Fears expressed for future of x-ray service at Cashel hospital

Fears have been expressed that the temporary removal of x-ray examinations from Our Lady’s Hospital in Cashel could become permanent.

Fears have been expressed that the temporary removal of x-ray examinations from Our Lady’s Hospital in Cashel could become permanent.

The x-rays taken two days a week in Cashel were a tremendous service for the people of the town and surrounding areas, Cllr. Sean McCarthy stated at the monthly meeting of the local Town Council.

They were also beneficial for the patients and doctors alike.

Cllr. McCarthy was concerned that measures that were introduced on a temporary basis often became permanent. They were told it had happened because three radiographers were off duty for one month and there was a shortage of staff.

Up to €5 million had been spent renovating the hospital and in his view “it would be a terror to see something else going”.

A radiology service was provided to between 350 and 400 patients each month at Our Lady’s. It had been agreed that there would be a minor surgical unit in Cashel and in order for this to run effectively x-rays were performed twice a week.

Cllr. McCarthy said he would have made the same argument even if his own Fianna Fail party were in power.

It was time to nip this in the bud to ensure it didn’t become permanent, said Cllr. Dan Dillon, while Cllr. Joe Moloney also supported.

Cllr. McCarthy also stated that warfarin testing should be reintroduced at Our Lady’s. The laboratory analyst who performed these tests didn’t after all take early retirement, as was the reason given for ending this testing at the hospital, he said.

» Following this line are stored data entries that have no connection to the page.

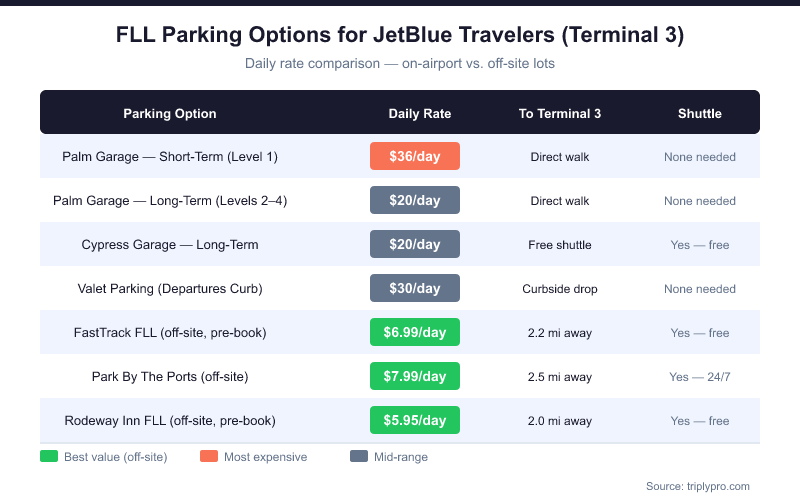 FLL Parking Options for JetBlue Travelers (Terminal 3)

Daily rate comparison — on-airport vs. off-site lots

| Parking Option | Daily Rate | To Terminal 3 | Shuttle |
|---|---|---|---|
| Palm Garage — Short-Term (Level 1) | $36/day | Direct walk | None needed |
| Palm Garage — Long-Term (Levels 2–4) | $20/day | Direct walk | None needed |
| Cypress Garage — Long-Term | $20/day | Free shuttle | Yes — free |
| Valet Parking (Departures Curb) | $30/day | Curbside drop | None needed |
| FastTrack FLL (off-site, pre-book) | $6.99/day | 2.2 mi away | Yes — free |
| Park By The Ports (off-site) | $7.99/day | 2.5 mi away | Yes — 24/7 |
| Rodeway Inn FLL (off-site, pre-book) | $5.95/day | 2.0 mi away | Yes — free |

Best value (off-site) Most expensive Mid-range

Source: triplypro.com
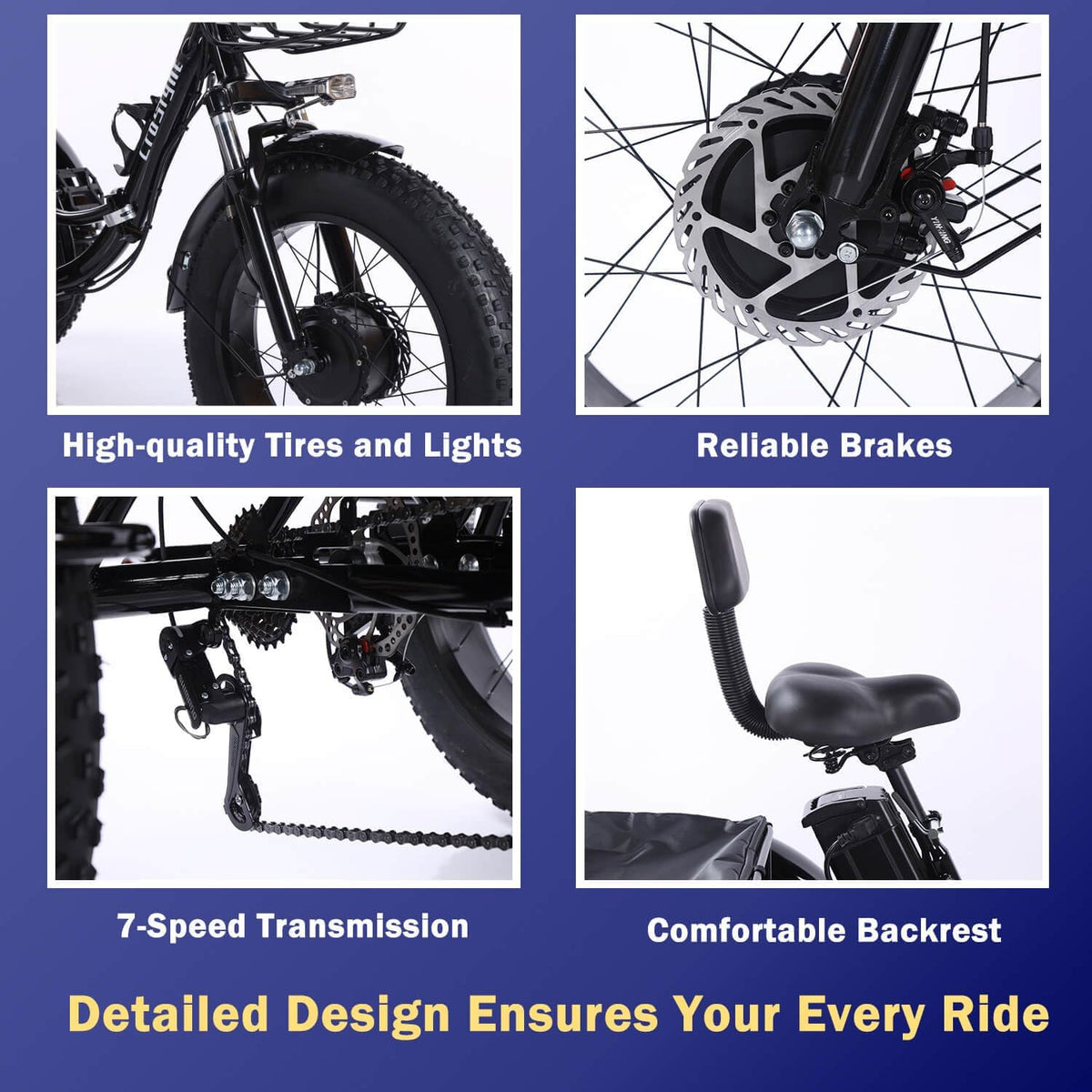 High-quality Tires and Lights

Reliable Brakes

7-Speed Transmission

Comfortable Backrest

Detailed Design Ensures Your Every Ride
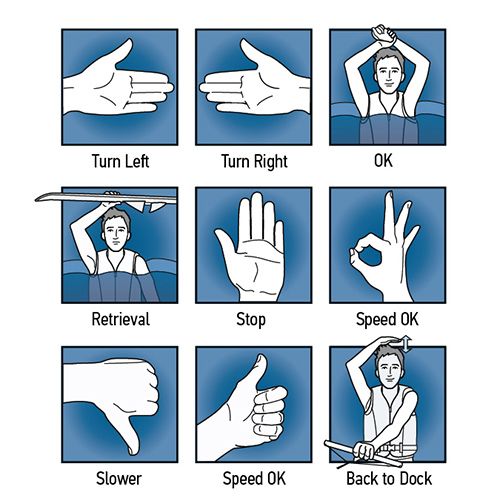 Turn Left

Turn Right

OK

Retrieval

Stop

Speed OK

Slower

Speed OK

Back to Dock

Blood would continue to be taken in Cashel and sent to Clonmel for testing.

It was very important that the Council fully supported the hospital, said Cllr. PJ Quinlan. The building looked wonderful but there wasn’t enough activity there.

Cllr. Martin Browne (Independent) said that when an attempt was made to close the hospital some years ago many people had worked hard to keep it open. They now owed it to those people to hold onto the services that had been agreed.